Я расправила плечи и потянулась за скальпелем. Села, подперев подбородок ладонью, другую руку занесла над переплетом. Перед началом работы каждый раз испытываешь минутное сомнение. Солнечный луч отразился от стального лезвия, и я вдруг вспомнила о матери. Если бы она промедлила, как я сейчас, пациент умер бы на столе. Но моя мать, первая в истории Австралии женщина — заведующая отделением нейрохирургии никогда в себе не сомневалась. Ей было плевать на условности ее времени: она выносила и родила ребенка, не удосужившись выйти замуж за его отца, и даже имени этого человека ни разу не упомянула. До сих пор я не знаю, кто тот человек, которого она любила? Человек, которого использовала? Последнее было более вероятно. Она думала, что воспитает меня по своему образу и подобию. Ничего похожего. Мать светлокожая и загорелая, как теннисистка. Я смуглая и бледная, как гот. Она любит шампанское, я предпочитаю пиво из банки.
Я давно поняла, что не заслужу ее одобрения, потому что предпочитаю возвращать к жизни книги, а не тела. Для нее мои диссертации по химии и древним языкам Ближнего Востока — бумажки вроде одноразовых носовых платков. Магистр химии и доктор в искусстве консервации — эти научные звания не производили на нее ни малейшего впечатления. Мои пергамента, краски и клейстеры она называет «детсадовскими игрушками». «Ты бы уже интернатуру закончила», — сказала она, когда я вернулась из Японии. «В твоем возрасте я была старшим ординатором», — вот и все, что я услышала, вернувшись домой из Гарварда.
Иногда я чувствую себя персонажем с одной из персидских миниатюр, над которыми работаю, крошечным человечком. С высоких галерей на него смотрят неподвижные лица, либо подглядывают из-за решетчатых ширм.
Но в моем случае это всегда одно лицо, лицо моей матери. У нее неодобрительный взгляд и недовольно поджатый рот.
И вот мне тридцать лет от роду, но тем не менее мама все еще может встать между мной и моей работой. Воспоминание о ее нетерпеливом, неодобрительном внимании наконец встряхнуло меня. Я подвела скальпель под нить, и рукопись развалилась на драгоценные листы. Взяла первый, из-под переплета выскочило что-то крошечное. Осторожно, с помощью тонкой кисточки из собольего волоса, я переместила его на стекло и положила под микроскоп. Эврика! Это был маленький фрагмент прозрачного крыла насекомого. Мы живем в мире членистоногих. Возможно, крыло принадлежит обычному насекомому и ничего нам не скажет. А что, если насекомое было редким и обитало в ограниченной географической зоне? Или это уже исчезнувшая разновидность? В любом случае, оно добавит информацию к истории книги. Я положила его в конверт и наклеила ярлычок.

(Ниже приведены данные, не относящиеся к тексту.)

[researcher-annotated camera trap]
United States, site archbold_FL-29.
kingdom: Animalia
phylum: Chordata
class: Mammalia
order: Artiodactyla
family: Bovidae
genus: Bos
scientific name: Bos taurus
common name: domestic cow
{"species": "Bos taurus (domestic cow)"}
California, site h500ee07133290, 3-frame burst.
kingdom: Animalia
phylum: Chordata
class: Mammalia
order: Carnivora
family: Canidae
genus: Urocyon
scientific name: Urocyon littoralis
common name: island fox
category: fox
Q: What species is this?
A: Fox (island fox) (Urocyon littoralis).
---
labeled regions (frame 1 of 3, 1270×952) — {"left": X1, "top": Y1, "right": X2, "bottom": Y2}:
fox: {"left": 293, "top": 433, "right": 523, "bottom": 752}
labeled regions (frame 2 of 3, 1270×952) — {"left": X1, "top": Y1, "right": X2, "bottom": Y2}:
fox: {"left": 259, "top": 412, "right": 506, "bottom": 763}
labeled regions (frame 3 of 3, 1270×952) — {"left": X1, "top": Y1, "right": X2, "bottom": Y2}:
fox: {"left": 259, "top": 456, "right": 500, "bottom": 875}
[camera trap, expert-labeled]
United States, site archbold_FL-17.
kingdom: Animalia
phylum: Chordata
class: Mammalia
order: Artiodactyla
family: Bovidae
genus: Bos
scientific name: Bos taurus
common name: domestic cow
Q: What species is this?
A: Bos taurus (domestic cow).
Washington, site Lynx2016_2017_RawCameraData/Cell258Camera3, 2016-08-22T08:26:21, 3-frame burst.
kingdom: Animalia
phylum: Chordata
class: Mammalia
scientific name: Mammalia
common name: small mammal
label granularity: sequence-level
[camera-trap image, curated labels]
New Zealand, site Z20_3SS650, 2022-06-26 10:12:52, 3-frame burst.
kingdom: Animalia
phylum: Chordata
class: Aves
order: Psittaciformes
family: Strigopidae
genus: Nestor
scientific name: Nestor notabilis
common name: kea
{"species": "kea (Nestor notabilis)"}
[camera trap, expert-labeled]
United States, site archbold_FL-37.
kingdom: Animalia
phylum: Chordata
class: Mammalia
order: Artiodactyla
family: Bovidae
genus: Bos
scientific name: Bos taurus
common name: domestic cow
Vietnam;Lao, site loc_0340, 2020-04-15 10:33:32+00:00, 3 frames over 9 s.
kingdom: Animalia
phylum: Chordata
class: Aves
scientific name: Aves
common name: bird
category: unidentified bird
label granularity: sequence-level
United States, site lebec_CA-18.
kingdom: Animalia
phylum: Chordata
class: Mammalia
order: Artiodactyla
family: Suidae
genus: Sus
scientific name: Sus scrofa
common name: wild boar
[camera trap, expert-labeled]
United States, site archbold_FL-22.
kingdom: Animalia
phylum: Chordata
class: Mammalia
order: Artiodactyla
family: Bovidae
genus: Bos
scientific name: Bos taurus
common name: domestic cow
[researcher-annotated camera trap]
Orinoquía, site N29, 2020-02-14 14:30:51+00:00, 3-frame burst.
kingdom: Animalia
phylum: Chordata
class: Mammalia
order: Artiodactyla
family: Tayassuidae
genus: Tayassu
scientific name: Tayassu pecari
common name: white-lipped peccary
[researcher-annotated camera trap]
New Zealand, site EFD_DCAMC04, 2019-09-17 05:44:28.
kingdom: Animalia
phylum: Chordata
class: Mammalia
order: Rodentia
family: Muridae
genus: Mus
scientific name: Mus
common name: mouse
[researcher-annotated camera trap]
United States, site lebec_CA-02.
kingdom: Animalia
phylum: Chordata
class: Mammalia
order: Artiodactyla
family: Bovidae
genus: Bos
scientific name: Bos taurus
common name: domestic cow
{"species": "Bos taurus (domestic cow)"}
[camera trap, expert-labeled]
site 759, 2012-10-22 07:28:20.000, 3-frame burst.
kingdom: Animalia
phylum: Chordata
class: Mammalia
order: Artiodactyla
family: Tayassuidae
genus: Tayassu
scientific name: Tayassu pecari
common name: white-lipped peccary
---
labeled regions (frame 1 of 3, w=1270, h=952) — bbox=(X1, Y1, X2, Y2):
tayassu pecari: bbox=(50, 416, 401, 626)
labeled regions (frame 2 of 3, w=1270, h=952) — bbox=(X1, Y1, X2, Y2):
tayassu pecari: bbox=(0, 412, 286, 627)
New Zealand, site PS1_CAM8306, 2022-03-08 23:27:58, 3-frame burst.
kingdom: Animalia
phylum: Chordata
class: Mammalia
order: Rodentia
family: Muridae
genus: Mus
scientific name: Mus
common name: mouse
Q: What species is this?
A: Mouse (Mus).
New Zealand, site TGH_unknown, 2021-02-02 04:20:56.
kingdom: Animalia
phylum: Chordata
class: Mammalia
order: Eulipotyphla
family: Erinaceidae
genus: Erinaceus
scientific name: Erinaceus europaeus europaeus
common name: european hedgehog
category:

Несколько лет назад сенсацию вызвал крошечный фрагмент птичьего пера, обнаруженный мной в переплете. Книга, над которой я работала, представляла собой очень красивый маленький молитвенник, составленный из кратких обращений к разным святым. Вероятно, это была часть утерянного «Часослова». Владельцем молитвенника был известный французский коллекционер. Центр Гетти так им восхитился, что выложил за него целое состояние. У коллекционера имелись документы, согласно которым миниатюры в молитвеннике были созданы мастером Бедфордом примерно в 1425 году в Париже. В отношении мастера у меня остались некоторые сомнения.
Обычно птичье перо немного вам скажет. В инструмент для письма можно превратить любое сильное перо, в этом случае экзотическая птица вам не нужна. Мне всегда хочется рассмеяться, когда вижу, как в исторических фильмах актеры водят по бумаге роскошными страусовыми перьями. Во-первых, сомнительно, чтобы по средневековой Европе расхаживали толпы страусов. Во-вторых, писцы всегда обрезали перо по бокам, так что оно больше походило на палочку: не хватало еще, чтобы на бумагу во время работы падали пушинки! Но я настояла на проверке пера у орнитолога, и что, вы думаете, он сказал? Перо принадлежало мускусной утке. Сейчас эти утки водятся повсюду, но в 1400-х годах они не выходили за пределы Мексики и Бразилии. В Европе они появились лишь в начале 1600-х годов. Оказалось, что французский «коллекционер» много лет подделывал рукописи.
Осторожно приподняв второй лист Аггады, я вытащила поддерживавшую его истрепанную нить и заметила тонкий белый волос, длиною около сантиметра. Он запутался в нити. Посмотрев в микроскоп, увидела, что волос оставил слабую бороздку возле переплета на странице, изображавшей испанский семейный седер. Осторожно, хирургическим пинцетом, я распутала его и положила в отдельный конверт.